Bemängelt wird, dass offenbar bei der Berechnung „verbleibender Grünfläche nach Bebauung“ die Fläche des Anita-Berber Parks mit einbezogen wurde. Diese wurde jedoch als Ausgleichsfläche für den Autobahnbau (Verlängerung der A 100) vom Bund angekauft und kann somit nicht mehr Gegenstand weiterer „Verrechnung“ sein. Schon jetzt liegt die Versorgung der Nordneuköllner Bevölkerung mit nur 4,1 qm wohnortnaher Grünfläche pro Einwohner deutlich unter dem Wert 6 qm, der zum Erhalt urbaner Lebensqualität als notwendig erscheint. Und wegen weiteren Zuzugs und intensiver Bautätigkeit im Bereich Nordneukölln wird dieser Versorgungsgrad ohnehin unvermeidlich weiter fallen.

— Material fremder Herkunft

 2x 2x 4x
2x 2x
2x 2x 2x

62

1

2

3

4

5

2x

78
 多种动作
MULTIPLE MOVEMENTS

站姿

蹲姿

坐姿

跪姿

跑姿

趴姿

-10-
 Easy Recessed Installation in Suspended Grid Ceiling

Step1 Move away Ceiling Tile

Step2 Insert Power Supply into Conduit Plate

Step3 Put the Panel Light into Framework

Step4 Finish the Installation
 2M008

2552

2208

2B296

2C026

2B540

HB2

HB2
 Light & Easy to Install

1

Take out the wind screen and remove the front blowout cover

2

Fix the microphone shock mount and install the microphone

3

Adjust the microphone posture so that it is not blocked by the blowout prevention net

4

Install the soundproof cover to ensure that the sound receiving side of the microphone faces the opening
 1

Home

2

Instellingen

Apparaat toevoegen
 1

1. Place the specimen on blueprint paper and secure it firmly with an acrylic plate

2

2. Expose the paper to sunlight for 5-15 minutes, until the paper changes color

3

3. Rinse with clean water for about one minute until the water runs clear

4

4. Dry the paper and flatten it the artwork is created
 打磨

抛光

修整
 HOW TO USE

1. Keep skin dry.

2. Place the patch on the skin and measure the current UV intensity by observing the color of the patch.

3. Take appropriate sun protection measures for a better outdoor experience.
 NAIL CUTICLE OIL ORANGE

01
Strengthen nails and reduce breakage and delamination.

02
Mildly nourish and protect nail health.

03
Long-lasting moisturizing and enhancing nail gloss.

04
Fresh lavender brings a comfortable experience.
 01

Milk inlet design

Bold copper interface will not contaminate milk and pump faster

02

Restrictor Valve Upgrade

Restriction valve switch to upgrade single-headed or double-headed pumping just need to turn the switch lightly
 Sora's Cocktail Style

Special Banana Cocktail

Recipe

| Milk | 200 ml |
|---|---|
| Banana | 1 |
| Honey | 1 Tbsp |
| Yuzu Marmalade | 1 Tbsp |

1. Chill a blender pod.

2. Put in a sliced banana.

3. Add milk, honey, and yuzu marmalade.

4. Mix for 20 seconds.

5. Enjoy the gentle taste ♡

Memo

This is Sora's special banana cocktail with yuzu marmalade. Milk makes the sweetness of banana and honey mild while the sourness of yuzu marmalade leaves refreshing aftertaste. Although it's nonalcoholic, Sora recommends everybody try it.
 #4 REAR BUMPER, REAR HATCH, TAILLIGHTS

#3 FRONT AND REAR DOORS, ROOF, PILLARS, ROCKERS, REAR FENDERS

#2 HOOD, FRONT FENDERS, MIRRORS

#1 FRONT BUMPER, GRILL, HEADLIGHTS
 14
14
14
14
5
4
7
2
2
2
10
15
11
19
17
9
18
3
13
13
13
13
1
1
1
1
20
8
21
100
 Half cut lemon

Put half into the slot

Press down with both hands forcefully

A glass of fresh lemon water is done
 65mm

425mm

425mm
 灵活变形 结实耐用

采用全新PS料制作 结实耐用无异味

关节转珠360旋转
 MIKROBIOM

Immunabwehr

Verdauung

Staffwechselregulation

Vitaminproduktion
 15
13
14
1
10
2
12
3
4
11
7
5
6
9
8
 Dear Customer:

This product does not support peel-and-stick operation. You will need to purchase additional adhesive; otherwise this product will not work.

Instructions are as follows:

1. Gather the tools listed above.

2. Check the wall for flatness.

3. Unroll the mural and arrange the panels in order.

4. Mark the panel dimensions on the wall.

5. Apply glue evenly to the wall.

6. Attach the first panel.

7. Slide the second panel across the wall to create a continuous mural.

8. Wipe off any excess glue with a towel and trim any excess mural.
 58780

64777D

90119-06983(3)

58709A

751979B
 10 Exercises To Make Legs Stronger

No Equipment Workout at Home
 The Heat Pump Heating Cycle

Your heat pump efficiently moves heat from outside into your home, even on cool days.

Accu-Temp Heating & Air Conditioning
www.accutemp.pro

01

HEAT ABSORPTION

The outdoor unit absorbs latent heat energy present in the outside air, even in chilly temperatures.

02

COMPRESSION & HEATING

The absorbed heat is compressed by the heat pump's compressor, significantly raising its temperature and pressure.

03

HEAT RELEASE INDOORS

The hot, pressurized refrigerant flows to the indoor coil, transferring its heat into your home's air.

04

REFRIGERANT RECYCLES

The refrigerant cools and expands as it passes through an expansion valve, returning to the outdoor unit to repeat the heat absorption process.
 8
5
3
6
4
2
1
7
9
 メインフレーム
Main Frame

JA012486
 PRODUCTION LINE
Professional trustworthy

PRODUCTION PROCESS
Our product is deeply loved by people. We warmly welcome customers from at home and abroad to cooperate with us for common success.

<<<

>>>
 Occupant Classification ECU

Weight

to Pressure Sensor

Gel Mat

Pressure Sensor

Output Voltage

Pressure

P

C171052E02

Gerade im Rahmen einer weitsichtigen Stadtplanung ist es jetzt daher umso wichtiger, die Friedhofsflächen zu erhalten. Denn nach einer Randbebauung des Tempelhofer Feldes werden sie gänzlich innerhalb von Kiezen liegen, die dann auch umso mehr integrierter Grüner Infrastruktur bedürften. Würden die Friedhofsflächen dagegen jetzt überplant und bebaut werden, wären sie als Flächen für spätere integrierte Grüne Kiezinfrastruktur unwiderruflich verloren.

-          Herr Eberenz wirft ferner die Frage auf, ob es dem Ev. Friedhofsverband nur darum geht, Kosten für die Flächenunterhaltung zu eliminieren, oder nicht etwa doch auch darum, finanziellen Gewinn zu erzielen, der sich natürlich aus der Umwidmung der Flächen zu bebaubaren Flächen und anschließender Bebauung in gewiss nicht unerheblichem Maße ergäbe. Sofern es dem Ev. Friedhofsverband wirklich nur darum geht, sich der Kosten für die Flächenunterhaltung zu entledigen, sind andere Wege als der bisher eingeschlagene denkbar. Gespräche darüber werden von BzStR Eberenz angeboten.

-          Herr Szczepanski weist darauf hin, dass zum IFEK ein Beschluss des Bezirksamts vorliegt.

-          Im Rahmen  der Diskussion wird auch auf den Beschluss des Sachverständigenbeirates für Naturschutz und Landschaftspflege zur „Umnutzung von Friedhofsflächen in Berlin“  hingewiesen, in dem insbesondere für die Friedhofsflächen „die Erarbeitung eines gesamtstädtischen landschaftsplanerischen Konzeptes“ gefordert wird.

 

Dieser Beschluss wird dem Protokoll als Anlage beigefügt.

Die Power Point Präsentation ist dem Protokoll ebenfalls als Anhang beigefügt.